A rough outline of what happens now for the two modified steps:
LOD_SYSTEM upgrade | Reset/remove the particle in the LOD_SYSTEM SPS, and activate a new one in the LOD_STAR SPS |
|---|---|
LOD_STAR downgrade | Reset/remove the particle in the LOD_STAR SPS, and activate a new one in the LOD_SYSTEM SPS |
The LOD_SYSTEM SPS can now have very low-poly meshes assigned to each particle - given that this SPS is by far the one with the most particles, the resulting positive effect on the scene performance is quite massive.
This even allows the LOD_STAR SPS to actually get a boost in poly counts, so that the stars that are close by look nicer. :-)
Hell, now I'm thinking about doing this
For more immersion, more range at a cheap cost, maybe I will introduce a LOD level even further out, with the lowest possible polygon count primitive, such as a CreatePolyhedron of type 0.
That's probably for later though, as the Rust backend needs to be changed.
How to avoid particle overflow
The two new SPS now have a maximum fixed amount of particles each, defined by the server and sent during initialisation of the client. The calculation of this "particle budget" is easy to compute: simply multiply the total number of cubes within the rendering range and multiply it by the galaxy's overall density. The only drawback is that there may be more particles made available that can ever be used; in fact this is almost a certainty.
But since the number of systems evolves as one moves throughout the galaxy, we must plan for the worse-case scenario which is: all cubes have maximum density. Better safe than sorry.
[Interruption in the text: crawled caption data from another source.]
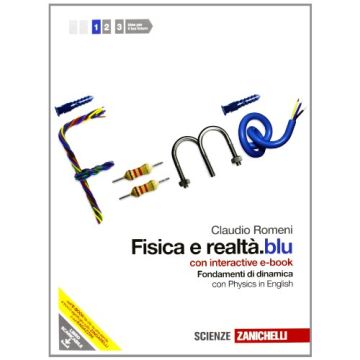 Fisica E Realta'.blu. Con Interactive E-book. Con Espansione Online. Per Le Scuole Superiori
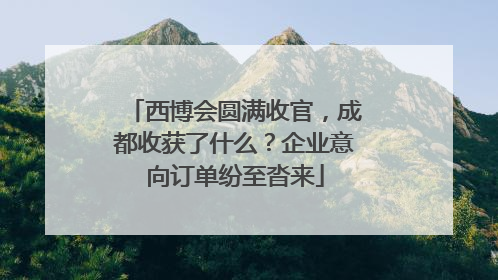 西博会圆满收官，成都收获了什么？企业意向订单纷至沓来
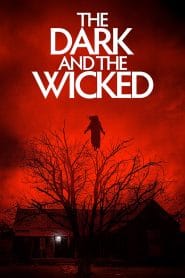 فيلم The Dark and the Wicked 2020 مترجم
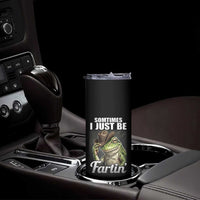 Funny Sometimes I Just Be Fartin Cowboy Frog Skinny Tumbler - Wonder Print Shop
There is probably a more elegant way of doing it; however, I needed a quick & dirty way to avoid the server sending yet more systems data to an already full client-side particle system, hence creating a particle overflow - usually manifesting as anything from invisible systems (bad) to a client-side crash (Very bad). Harr harr harr
Clickable stars
Oh and stars can now be clicked, which displays the same information as the data explorer.